(Stored items)
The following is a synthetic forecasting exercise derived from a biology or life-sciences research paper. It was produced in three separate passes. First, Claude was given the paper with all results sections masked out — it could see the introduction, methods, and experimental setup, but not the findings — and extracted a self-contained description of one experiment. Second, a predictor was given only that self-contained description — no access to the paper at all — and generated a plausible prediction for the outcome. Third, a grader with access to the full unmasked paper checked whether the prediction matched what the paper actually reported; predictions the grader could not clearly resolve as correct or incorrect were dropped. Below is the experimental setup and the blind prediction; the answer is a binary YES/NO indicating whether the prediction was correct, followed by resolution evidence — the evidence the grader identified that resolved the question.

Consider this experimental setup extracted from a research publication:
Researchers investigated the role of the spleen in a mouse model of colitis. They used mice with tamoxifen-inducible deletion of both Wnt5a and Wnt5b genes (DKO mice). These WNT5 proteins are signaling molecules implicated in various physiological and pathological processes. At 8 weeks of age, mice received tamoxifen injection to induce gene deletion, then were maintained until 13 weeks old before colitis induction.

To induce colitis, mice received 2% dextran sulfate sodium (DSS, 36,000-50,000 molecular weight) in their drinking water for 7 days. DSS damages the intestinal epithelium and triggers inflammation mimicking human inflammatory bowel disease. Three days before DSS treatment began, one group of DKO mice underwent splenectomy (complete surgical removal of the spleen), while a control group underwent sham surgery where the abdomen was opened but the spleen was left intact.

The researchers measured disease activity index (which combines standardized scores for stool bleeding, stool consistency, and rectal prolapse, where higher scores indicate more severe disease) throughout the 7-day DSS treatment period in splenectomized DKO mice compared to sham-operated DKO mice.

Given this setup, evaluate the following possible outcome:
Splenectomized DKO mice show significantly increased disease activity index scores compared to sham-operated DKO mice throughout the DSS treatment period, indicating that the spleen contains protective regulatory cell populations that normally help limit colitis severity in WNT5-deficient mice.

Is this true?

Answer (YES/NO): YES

## ACTION ITEM
What you give back should be only the lines of the records above, starting at the line with "Researchers investigated the" and ending at the line with "Given this setup, evaluate", restated word for word.

## OUTPUT OF THE TASK
Researchers investigated the role of the spleen in a mouse model of colitis. They used mice with tamoxifen-inducible deletion of both Wnt5a and Wnt5b genes (DKO mice). These WNT5 proteins are signaling molecules implicated in various physiological and pathological processes. At 8 weeks of age, mice received tamoxifen injection to induce gene deletion, then were maintained until 13 weeks old before colitis induction.

To induce colitis, mice received 2% dextran sulfate sodium (DSS, 36,000-50,000 molecular weight) in their drinking water for 7 days. DSS damages the intestinal epithelium and triggers inflammation mimicking human inflammatory bowel disease. Three days before DSS treatment began, one group of DKO mice underwent splenectomy (complete surgical removal of the spleen), while a control group underwent sham surgery where the abdomen was opened but the spleen was left intact.

The researchers measured disease activity index (which combines standardized scores for stool bleeding, stool consistency, and rectal prolapse, where higher scores indicate more severe disease) throughout the 7-day DSS treatment period in splenectomized DKO mice compared to sham-operated DKO mice.

Given this setup, evaluate the following possible outcome:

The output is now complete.